◆ **DATA TO USE**
┄┄┄┄┄┄

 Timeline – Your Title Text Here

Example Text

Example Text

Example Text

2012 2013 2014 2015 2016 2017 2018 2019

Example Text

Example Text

┄┄┄┄┄┄

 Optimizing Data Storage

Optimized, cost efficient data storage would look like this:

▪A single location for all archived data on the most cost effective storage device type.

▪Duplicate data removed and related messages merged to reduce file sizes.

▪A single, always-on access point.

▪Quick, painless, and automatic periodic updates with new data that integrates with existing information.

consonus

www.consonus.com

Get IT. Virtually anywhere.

┄┄┄┄┄┄

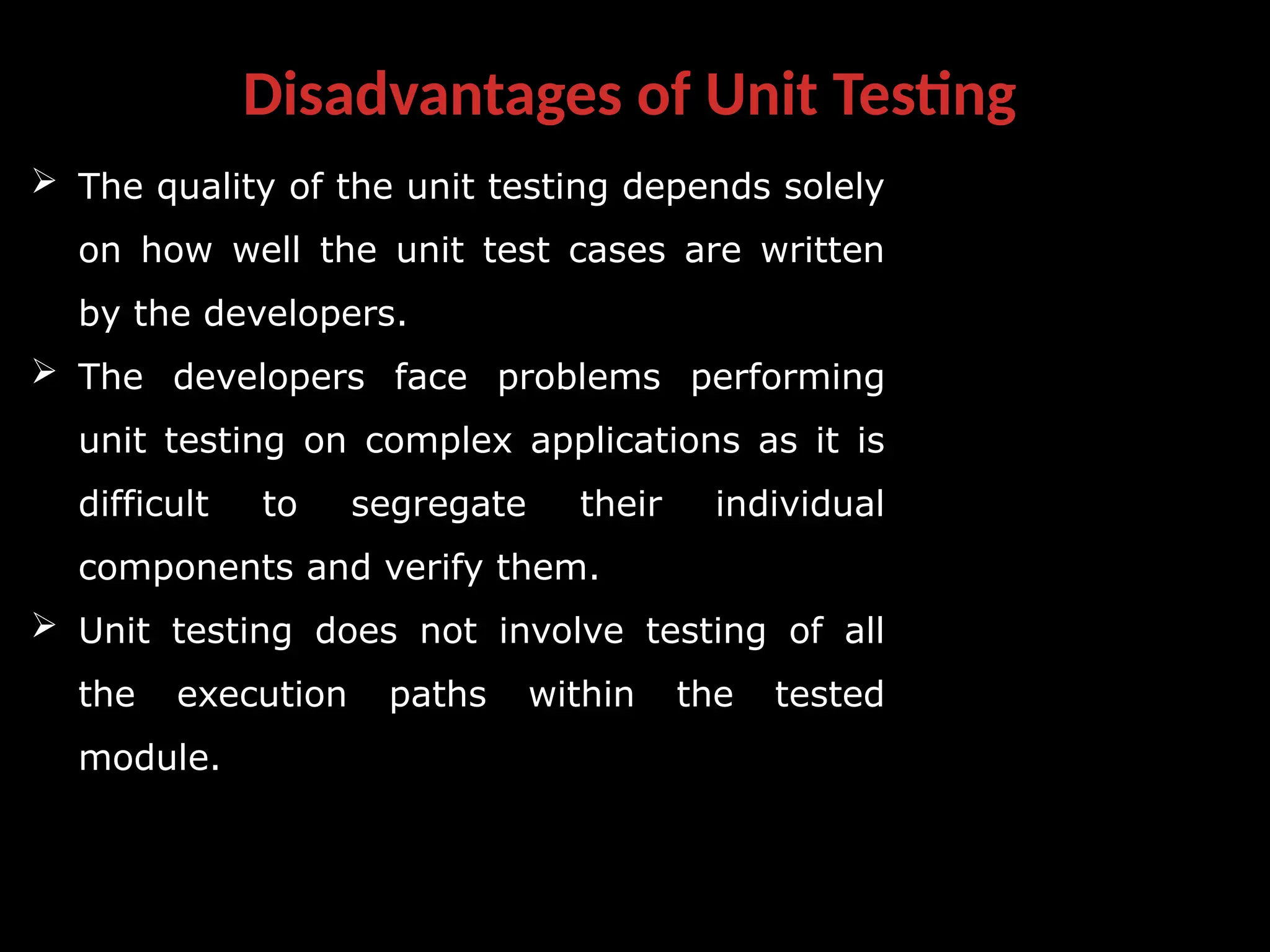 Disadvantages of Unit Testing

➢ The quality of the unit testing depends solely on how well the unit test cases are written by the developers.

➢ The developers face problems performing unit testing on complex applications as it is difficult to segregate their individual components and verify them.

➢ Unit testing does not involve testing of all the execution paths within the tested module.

┄┄┄┄┄┄

◆ **TASK BRIEF**
Nothing but the lines above from the one containing "Optimized, cost efficient" through the one containing "Get IT. Virtually anywhere." should appear in the answer, each repeated exactly.

◆ **EXPECTED ANSWER**
Optimized, cost efficient data storage would look like this:

▪A single location for all archived data on the most cost effective storage device type.

▪Duplicate data removed and related messages merged to reduce file sizes.

▪A single, always-on access point.

▪Quick, painless, and automatic periodic updates with new data that integrates with existing information.

consonus

www.consonus.com

Get IT. Virtually anywhere.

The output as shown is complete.